# Big Bunny left with me! Anyone?! lol



## BeckyLH (Jun 2, 2009)

A friend of mine has just brought round an unexpected visitor! A large French lop doe! She has taken in this bunny off a friend of her husbands who has just split up with his wife and neither of them will have the bunny with the threat to let it go! I said I would keep it here as I do have a spare indoor cage but no idea what to do long term! I can't have another one here permanently!

Any ideas?


----------



## Pampered pets (Jun 20, 2009)

oh dear, sounds like me lol

where abouts are you, someone may be able to help or know of a rescue near by.


----------



## BeckyLH (Jun 2, 2009)

I'm in Yorkshire, I feel guilty calling rescues as I know how stretched they are  I just couldn't turn this poor bunny away. She's lovely too, very gentle.


----------



## frags (Feb 5, 2009)

awwww frenchies are great, maybe you could advertise her locally and find a new home for her.


----------



## Rachh (Jun 24, 2009)

north or south yorkshire


----------



## kellyrich (Jan 8, 2009)

If you cant keep her maybe you could put her on the rabit rehome website?


----------



## mimi g (Mar 10, 2009)

I think you can advertise on rabbit rehome yourself privately without going through rescue!

We would all love to see a piccie!

I have my fingers in my ears about the part that you are in yorkshire! x


----------



## toddy (Jan 24, 2009)

Shame you are not closer as otherwise she could have come to me.If you are travelling anywhere near Kent let me know and I can arrange something.


----------



## kellyrich (Jan 8, 2009)

mimi g said:


> I think you can advertise on rabbit rehome yourself privately without going through rescue!
> 
> We would all love to see a piccie!
> 
> I have my fingers in my ears about the part that you are in yorkshire! x


Ha ha take your fingers out of your ears!! Give her a home x


----------



## BeckyLH (Jun 2, 2009)

She's a big lady, a dark blue colour with an excellent nature so far! I'm in west Yorkshire! X I'll post pics later x


----------



## emzybabe (Jun 30, 2009)

oh no not a blue....must resist


----------



## frags (Feb 5, 2009)

Data below:
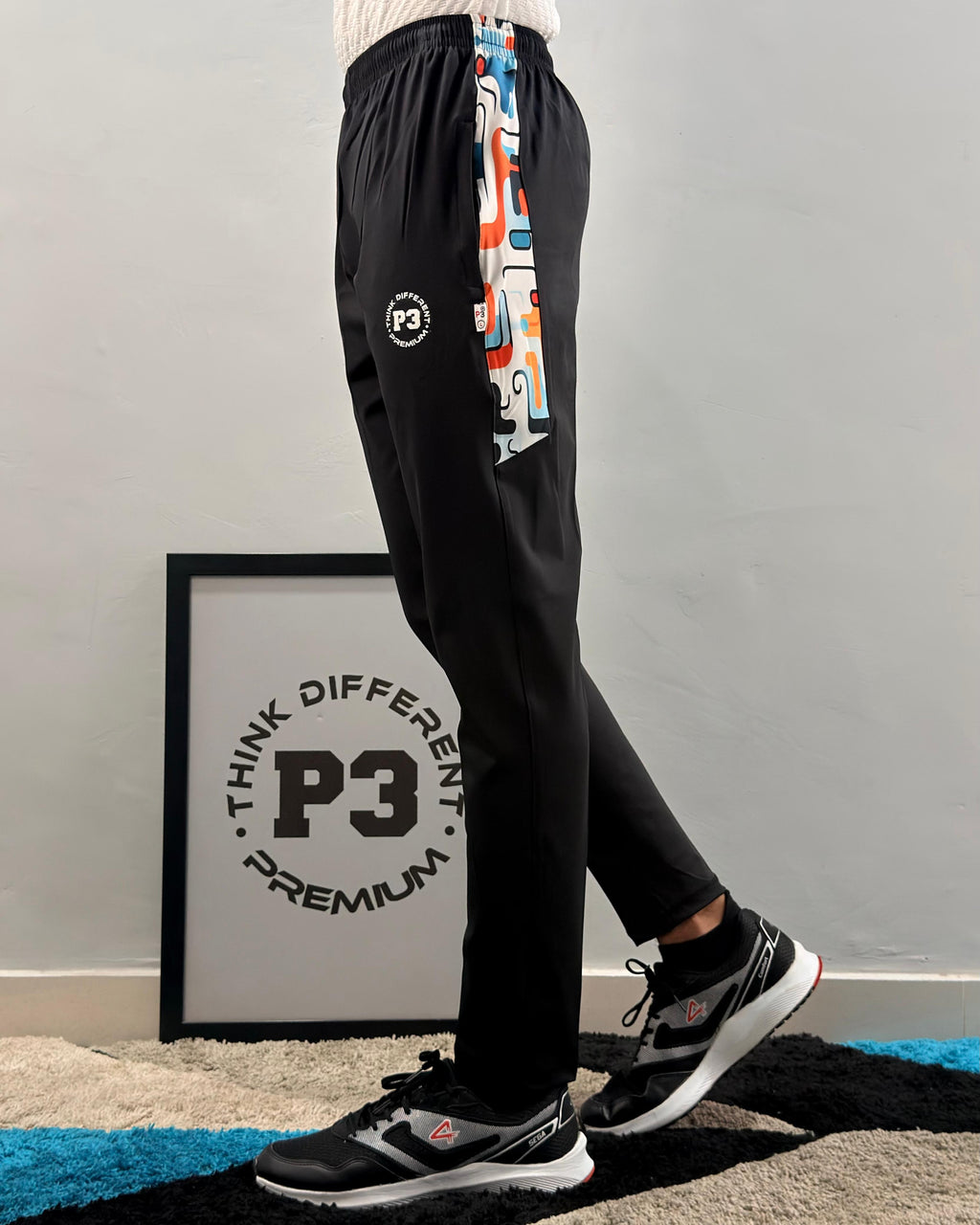 Lycra Track Pant 16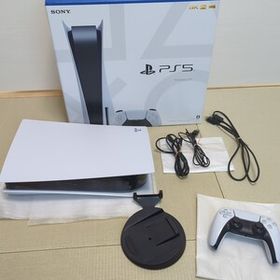 PS5 CFI-1100A01 ディスクドライブ搭載モデル
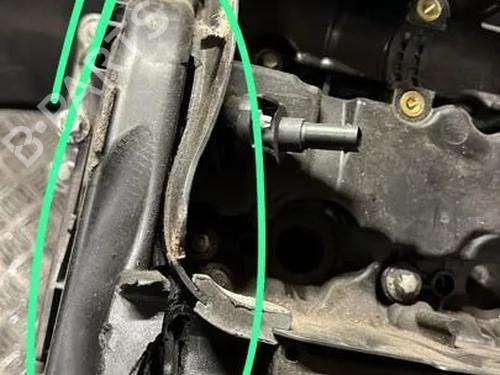 Engine BMW 1 (E81) 120 d | BP35716951M1  - Image 6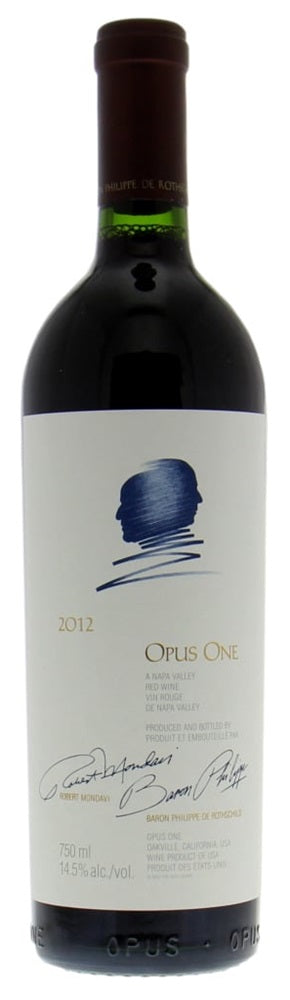 2012 Opus One Magnum 1.5L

Activity 1:
Answer these questions using the forum thread about the French lop doe.
(a) What breed of rabbit did the friend bring round?
(b) Which part of Yorkshire is BeckyLH in?
(c) Which county does toddy offer to arrange something near?
Activity 2: Carry on the forum thread about the French lop doe from the point where it stops.

Response box 1:
(a) A French lop
(b) West Yorkshire
(c) Kent

Response box 2:
emzybabe said:


> oh no not a blue....must resist


me tooooooooooooo :001_tt2:


----------



## emzybabe (Jun 30, 2009)

I look forward to the photos although Yorkshire's a good 300 miles so i cant really help I'm afraid


----------



## BeckyLH (Jun 2, 2009)

OK, here she is, as you can see she's big, blue and beautiful! lol


----------



## hazyreality (Jan 11, 2009)

she is rather beautiful 
unfortunately no room and too far away 

*Heidi*


----------



## BeckyLH (Jun 2, 2009)

Just found out that she's been bred from before with an 'accidental' litter but she didn't look after the young and they died. Poor thing


----------



## Pampered pets (Jun 20, 2009)

OOHHH i love her, love the blues. She looks like my jackson but he isnt a lop.


----------



## VampiricLust (Mar 3, 2008)

Try rabbitrehome.org.uk

Try and homecheck any potential homes.
Giant breeds can not be rehomed to live in bog standard hutches, so she will need a playhouse/shed set up outdoors or a dogcrate and attached puppy pen indoors.


----------



## frags (Feb 5, 2009)

she is stunning


----------



## Guest (Jul 21, 2009)

It's a shame you are so far away


----------



## BeckyLH (Jun 2, 2009)

Just an update on this. After contacting a couple of rescues who were full to the brim I decided I didn't wantto make the problem even worse so went to get this girly spayed and have kept her and oh am I glad I did. She is one of the sweetest, most gentle buns I have ever known and is full of character. I love her so much


----------



## crofty (May 2, 2008)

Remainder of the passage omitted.